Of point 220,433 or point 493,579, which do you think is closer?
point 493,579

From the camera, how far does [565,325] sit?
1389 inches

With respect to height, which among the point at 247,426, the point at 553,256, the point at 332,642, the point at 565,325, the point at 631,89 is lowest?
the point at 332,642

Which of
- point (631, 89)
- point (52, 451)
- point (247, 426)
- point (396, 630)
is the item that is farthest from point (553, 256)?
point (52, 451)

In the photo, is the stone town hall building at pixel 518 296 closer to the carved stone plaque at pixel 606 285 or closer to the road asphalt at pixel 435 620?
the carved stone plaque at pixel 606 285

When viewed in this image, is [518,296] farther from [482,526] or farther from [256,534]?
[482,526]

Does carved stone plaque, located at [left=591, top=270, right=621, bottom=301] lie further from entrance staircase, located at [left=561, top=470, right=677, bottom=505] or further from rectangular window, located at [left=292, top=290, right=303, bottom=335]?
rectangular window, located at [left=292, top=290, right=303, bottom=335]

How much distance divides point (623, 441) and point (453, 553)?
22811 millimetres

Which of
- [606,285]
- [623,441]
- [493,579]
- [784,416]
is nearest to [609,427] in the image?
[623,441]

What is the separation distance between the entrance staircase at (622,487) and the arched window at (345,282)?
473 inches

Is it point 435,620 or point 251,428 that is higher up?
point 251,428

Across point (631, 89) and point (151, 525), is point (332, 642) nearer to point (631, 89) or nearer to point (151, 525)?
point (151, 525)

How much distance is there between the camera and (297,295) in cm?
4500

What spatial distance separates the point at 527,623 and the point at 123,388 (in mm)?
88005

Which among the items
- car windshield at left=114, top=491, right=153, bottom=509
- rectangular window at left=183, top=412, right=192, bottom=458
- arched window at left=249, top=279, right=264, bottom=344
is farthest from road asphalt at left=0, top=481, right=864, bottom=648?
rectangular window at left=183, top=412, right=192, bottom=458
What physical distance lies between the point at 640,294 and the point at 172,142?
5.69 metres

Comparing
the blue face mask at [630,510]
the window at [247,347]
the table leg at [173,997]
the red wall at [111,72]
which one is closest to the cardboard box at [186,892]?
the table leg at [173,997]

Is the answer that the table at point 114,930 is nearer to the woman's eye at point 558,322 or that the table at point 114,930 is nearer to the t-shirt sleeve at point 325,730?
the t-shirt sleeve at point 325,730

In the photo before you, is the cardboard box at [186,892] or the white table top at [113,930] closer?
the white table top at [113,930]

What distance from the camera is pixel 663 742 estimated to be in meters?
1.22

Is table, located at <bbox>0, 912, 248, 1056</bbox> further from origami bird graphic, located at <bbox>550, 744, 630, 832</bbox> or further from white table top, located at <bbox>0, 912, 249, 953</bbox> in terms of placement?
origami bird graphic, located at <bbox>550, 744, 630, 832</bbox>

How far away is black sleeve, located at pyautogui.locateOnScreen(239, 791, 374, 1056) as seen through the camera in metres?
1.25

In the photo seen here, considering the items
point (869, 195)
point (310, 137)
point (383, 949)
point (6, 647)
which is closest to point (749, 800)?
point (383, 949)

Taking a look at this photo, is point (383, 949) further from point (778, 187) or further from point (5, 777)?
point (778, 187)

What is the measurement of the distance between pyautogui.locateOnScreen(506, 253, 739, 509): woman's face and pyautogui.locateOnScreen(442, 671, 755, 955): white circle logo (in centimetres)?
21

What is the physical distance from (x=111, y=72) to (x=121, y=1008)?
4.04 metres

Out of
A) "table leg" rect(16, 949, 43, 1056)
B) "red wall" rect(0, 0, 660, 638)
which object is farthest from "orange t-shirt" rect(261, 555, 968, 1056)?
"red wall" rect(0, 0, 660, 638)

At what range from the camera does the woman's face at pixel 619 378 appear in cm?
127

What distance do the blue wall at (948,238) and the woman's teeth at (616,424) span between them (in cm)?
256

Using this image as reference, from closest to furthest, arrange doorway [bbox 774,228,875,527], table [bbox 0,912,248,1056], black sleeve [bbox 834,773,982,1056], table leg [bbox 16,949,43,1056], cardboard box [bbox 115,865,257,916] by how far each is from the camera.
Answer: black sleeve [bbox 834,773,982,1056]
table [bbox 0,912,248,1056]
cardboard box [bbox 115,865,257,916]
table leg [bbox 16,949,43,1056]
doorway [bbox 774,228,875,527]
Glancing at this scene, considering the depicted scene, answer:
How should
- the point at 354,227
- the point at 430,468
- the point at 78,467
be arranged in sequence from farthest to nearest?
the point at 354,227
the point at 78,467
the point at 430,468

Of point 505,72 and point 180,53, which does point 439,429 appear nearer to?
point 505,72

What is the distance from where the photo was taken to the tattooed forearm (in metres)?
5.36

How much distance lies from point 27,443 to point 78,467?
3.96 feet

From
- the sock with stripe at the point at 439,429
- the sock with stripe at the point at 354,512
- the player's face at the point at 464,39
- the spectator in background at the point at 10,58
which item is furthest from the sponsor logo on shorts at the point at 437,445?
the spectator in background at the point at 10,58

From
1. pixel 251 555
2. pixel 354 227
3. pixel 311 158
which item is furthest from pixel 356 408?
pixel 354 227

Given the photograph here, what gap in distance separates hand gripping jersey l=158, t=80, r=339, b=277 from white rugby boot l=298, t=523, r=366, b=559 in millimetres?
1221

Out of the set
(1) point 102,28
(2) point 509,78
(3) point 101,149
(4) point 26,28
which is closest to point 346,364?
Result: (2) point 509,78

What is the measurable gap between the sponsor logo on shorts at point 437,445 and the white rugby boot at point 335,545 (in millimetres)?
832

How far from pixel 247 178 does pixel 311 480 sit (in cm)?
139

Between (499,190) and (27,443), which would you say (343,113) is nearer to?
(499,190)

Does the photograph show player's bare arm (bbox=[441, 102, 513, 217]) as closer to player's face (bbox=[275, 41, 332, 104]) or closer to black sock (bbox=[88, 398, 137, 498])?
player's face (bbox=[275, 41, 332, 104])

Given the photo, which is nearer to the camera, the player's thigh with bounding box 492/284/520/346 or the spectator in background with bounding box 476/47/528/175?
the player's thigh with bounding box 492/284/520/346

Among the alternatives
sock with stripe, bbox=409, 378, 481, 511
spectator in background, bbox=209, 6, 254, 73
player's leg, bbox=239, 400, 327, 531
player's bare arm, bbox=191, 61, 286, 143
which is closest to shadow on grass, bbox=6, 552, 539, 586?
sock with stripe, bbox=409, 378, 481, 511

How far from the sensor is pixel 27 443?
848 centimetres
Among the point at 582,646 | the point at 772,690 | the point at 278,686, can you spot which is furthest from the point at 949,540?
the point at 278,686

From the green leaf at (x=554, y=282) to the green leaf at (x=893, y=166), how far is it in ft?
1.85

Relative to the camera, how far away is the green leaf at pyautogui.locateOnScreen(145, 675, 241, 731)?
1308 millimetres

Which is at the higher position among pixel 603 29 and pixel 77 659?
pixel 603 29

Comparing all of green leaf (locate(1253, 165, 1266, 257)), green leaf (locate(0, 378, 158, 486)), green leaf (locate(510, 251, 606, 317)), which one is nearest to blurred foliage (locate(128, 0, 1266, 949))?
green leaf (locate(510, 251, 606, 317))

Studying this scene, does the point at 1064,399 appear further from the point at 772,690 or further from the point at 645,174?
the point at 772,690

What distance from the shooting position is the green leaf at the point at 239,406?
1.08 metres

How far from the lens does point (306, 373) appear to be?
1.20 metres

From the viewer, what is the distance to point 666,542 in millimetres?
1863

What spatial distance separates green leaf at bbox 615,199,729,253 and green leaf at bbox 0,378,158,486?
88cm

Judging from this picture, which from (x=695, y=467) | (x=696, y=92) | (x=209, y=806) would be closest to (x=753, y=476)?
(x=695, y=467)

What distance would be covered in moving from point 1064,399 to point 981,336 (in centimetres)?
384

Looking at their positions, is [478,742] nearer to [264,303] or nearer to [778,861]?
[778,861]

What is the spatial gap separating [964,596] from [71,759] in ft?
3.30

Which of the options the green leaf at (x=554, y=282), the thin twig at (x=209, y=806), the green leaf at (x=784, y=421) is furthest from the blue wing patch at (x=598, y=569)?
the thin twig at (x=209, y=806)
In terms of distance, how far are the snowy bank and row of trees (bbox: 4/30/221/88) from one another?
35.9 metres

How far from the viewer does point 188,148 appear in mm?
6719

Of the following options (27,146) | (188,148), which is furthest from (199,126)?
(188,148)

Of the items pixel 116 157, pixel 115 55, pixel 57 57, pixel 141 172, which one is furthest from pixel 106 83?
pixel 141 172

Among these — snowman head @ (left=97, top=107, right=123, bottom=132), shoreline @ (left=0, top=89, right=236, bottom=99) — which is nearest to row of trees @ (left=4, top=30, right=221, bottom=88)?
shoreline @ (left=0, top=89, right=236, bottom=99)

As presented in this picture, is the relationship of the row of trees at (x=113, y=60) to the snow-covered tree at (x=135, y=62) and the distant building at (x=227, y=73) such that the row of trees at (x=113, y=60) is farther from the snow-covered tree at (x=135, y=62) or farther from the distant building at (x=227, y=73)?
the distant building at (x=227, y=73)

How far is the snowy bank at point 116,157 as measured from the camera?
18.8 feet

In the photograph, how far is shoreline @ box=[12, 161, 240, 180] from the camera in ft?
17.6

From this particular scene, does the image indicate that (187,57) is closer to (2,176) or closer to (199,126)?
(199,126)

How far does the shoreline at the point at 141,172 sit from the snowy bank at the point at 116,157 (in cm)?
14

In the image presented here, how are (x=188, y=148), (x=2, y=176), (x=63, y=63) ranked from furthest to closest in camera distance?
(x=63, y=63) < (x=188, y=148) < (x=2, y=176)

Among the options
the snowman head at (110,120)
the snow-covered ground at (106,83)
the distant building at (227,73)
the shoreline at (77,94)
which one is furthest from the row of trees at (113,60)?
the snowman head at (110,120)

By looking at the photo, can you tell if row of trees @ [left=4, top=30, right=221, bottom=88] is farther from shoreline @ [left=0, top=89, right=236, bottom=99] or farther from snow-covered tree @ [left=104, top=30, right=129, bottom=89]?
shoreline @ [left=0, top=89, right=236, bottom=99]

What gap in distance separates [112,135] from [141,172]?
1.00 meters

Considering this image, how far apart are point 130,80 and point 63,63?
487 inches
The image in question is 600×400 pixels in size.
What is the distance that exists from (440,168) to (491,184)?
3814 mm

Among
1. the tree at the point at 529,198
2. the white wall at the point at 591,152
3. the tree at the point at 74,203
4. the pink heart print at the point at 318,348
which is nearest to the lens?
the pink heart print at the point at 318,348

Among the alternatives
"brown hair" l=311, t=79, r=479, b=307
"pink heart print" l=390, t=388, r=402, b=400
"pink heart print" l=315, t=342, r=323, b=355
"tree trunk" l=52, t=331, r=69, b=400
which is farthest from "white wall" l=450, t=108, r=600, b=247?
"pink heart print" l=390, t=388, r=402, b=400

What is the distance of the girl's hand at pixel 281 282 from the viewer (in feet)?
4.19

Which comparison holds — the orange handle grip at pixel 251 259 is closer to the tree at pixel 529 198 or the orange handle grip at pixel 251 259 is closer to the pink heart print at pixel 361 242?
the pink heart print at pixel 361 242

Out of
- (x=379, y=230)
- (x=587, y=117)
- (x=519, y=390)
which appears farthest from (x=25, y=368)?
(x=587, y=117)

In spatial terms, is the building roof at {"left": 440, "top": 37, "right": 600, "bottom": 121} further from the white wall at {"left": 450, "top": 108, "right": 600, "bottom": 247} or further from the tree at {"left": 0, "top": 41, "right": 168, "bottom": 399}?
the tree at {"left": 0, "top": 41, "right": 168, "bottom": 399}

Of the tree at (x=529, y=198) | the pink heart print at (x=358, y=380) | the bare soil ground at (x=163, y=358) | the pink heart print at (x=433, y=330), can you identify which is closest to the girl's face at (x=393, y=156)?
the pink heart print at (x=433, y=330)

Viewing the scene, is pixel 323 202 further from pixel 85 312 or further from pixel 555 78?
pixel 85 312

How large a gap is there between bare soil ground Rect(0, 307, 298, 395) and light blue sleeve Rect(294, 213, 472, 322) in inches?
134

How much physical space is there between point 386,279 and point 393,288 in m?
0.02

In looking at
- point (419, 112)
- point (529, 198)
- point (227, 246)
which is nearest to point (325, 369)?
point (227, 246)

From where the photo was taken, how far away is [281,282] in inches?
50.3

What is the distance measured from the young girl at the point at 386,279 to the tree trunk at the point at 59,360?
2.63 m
----
Exercise goal: Write out exactly the lines starting with the one that holds "In spatial terms, is" and running through the last line above.

Full response:
In spatial terms, is the building roof at {"left": 440, "top": 37, "right": 600, "bottom": 121} further from the white wall at {"left": 450, "top": 108, "right": 600, "bottom": 247} or further from the tree at {"left": 0, "top": 41, "right": 168, "bottom": 399}?
the tree at {"left": 0, "top": 41, "right": 168, "bottom": 399}

Of the tree at (x=529, y=198) | the pink heart print at (x=358, y=380) | the bare soil ground at (x=163, y=358) | the pink heart print at (x=433, y=330), can you identify which is closest to the girl's face at (x=393, y=156)?
the pink heart print at (x=433, y=330)

Viewing the scene, is pixel 323 202 further from pixel 85 312 or further from pixel 555 78?
pixel 85 312

How large a gap is there between bare soil ground Rect(0, 307, 298, 395) and light blue sleeve Rect(294, 213, 472, 322) in inches?
134

How much physical space is there between point 386,279 and point 393,288 in m?
0.02

In looking at
- point (419, 112)
- point (529, 198)
- point (227, 246)
which is nearest to point (325, 369)?
point (227, 246)

From where the photo was taken, how far away is [281,282] in inches?
50.3

What is the distance measured from the young girl at the point at 386,279 to the tree trunk at the point at 59,360?
2.63 m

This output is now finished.